Begin Information given
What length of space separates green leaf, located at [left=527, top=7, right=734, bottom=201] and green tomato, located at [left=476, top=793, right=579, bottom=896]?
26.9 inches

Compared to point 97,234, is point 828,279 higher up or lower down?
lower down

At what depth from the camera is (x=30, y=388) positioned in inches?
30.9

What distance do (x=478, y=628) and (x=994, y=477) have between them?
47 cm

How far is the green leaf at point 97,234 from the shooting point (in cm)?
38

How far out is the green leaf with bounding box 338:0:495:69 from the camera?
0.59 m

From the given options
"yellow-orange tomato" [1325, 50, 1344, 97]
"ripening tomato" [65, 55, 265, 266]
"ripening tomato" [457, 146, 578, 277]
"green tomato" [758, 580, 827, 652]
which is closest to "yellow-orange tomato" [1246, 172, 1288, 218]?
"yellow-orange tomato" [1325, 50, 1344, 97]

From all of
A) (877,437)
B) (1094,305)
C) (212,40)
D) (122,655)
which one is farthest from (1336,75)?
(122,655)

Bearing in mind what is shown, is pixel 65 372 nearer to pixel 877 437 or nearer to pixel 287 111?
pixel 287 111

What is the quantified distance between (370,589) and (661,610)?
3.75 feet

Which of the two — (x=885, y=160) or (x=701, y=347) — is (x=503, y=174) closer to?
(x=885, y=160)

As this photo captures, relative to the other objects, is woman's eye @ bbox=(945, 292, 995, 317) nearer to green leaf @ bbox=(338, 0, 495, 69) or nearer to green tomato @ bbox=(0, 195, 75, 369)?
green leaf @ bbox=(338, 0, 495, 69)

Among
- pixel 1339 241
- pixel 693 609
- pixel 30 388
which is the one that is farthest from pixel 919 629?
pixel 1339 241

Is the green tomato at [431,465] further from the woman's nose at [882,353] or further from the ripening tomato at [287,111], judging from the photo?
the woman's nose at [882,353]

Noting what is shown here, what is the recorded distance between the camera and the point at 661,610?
End Information given
Please reproduce all of the entries above word for word.

What length of space separates green leaf, located at [left=527, top=7, right=734, bottom=201] and green tomato, located at [left=476, top=793, right=579, bottom=896]?
26.9 inches

Compared to point 97,234, is point 828,279 higher up or lower down?
lower down

At what depth from the camera is (x=30, y=388) positioned in inches?
30.9

What distance do (x=478, y=628) and (x=994, y=477) have between them?
47 cm

How far is the green leaf at point 97,234 from the shooting point (in cm)?
38

How far out is the green leaf with bounding box 338:0:495:69 from the camera?
0.59 m

From the given options
"yellow-orange tomato" [1325, 50, 1344, 97]
"ripening tomato" [65, 55, 265, 266]
"ripening tomato" [457, 146, 578, 277]
"green tomato" [758, 580, 827, 652]
which is closest to "yellow-orange tomato" [1246, 172, 1288, 218]?
"yellow-orange tomato" [1325, 50, 1344, 97]

From all of
A) (877,437)
B) (1094,305)
C) (212,40)
D) (122,655)
which one is farthest from (1336,75)?
(122,655)

Bearing in mind what is shown, is pixel 65 372 nearer to pixel 877 437 or nearer to pixel 287 111?
pixel 287 111

What is the quantified distance between (370,589) and (661,610)?
3.75 feet

Which of the two — (x=885, y=160) or (x=701, y=347) — is (x=503, y=174) closer to?
(x=885, y=160)

As this photo captures, relative to the other objects, is woman's eye @ bbox=(945, 292, 995, 317) nearer to green leaf @ bbox=(338, 0, 495, 69) or nearer to green tomato @ bbox=(0, 195, 75, 369)?
green leaf @ bbox=(338, 0, 495, 69)

Among
- pixel 1339 241
- pixel 693 609
- pixel 30 388
which is the one that is farthest from pixel 919 629?
pixel 1339 241

Is the green tomato at [431,465] further from the woman's nose at [882,353] or further from the ripening tomato at [287,111], judging from the photo?
the woman's nose at [882,353]

Noting what is shown here, what is the recorded distance between the camera and the point at 661,610?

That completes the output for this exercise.